_Exercise 1_.
Using the change notes on client scheduling and GPU tasks, answer the following:
(a) For how long does gstate.network_suspended stay false after a GUI RPC that could generate network activity?
(b) Which option was added to the example app?
(c) On a multi-GPU system, what could happen when CPU throttling was used with GPU apps?
_Exercise 2_. Write the next part of the change notes on client scheduling and GPU tasks, picking up right after the last line shown.

* START Page excerpt *

In deciding whether to schedule needs_network tasks,
we were looking at gstate.network_suspended.
The problem is that this remains false for 5 minutes
after any GUI RPC that could generate network activity.
Instead, look at gstate.file_xfers_suspended.
- store final network usage in RESULT; write/parse in state file
- final disk and memory usage weren't being written to state file; do so.
- add --network_usage option to example app, to test this stuff
Also fixed a bug where, if a job was aborted while not running,
its final CPU and elapsed time weren't copied from ACTIVE_TASK to RESULT,
hence not sent to scheduler
Various bad things could happen when CPU throttling was used together w/ GPU apps.
Examples:
- on a multi-GPU system, several GPU tasks are assigned to the same GPU
- a suspended GPU task remains in memory (tying up its GPU resources)
while other tasks try to use the GPU.
The problem was that parts of the code assumed that suspended
GPU processes don't exist - i.e. that when a GPU task is suspended
it's always removed from memory.

* END Page excerpt *
* START Dataset records *

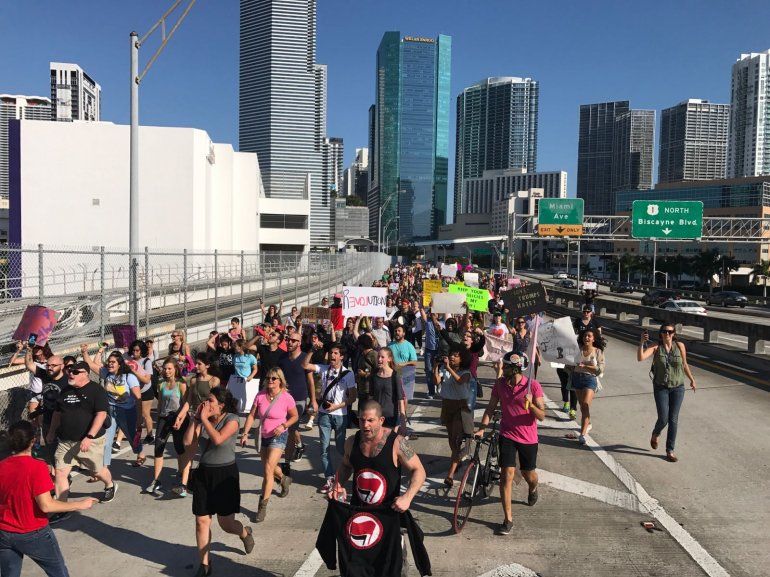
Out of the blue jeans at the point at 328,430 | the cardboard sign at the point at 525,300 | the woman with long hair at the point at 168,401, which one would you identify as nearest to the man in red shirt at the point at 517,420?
the blue jeans at the point at 328,430

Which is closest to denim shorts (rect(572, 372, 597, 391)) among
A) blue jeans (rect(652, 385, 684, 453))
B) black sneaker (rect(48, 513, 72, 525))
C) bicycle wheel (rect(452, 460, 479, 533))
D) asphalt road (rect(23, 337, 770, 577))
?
asphalt road (rect(23, 337, 770, 577))

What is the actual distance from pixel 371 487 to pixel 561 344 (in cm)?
616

* END Dataset records *

_Right answer 1_.
(a) 5 minutes
(b) --network_usage
(c) Several GPU tasks could be assigned to the same GPU.

_Right answer 2_.
This isn't true in the presence of CPU throttling.
So I made the following changes:
- When assigning GPUs to tasks, treat suspended tasks like running tasks
(i.e. reserve their GPUs)
- At the end of the CPU-scheduling logic, if there are any GPU tasks
that are suspended and not scheduled, remove them from memory,
and trigger a reschedule so we can reallocate their GPUs.
Also, a cosmetic change: in the resource usage string shown in the GUI,
include "(device X)" even if the task is suspended (i.e. because of throttling).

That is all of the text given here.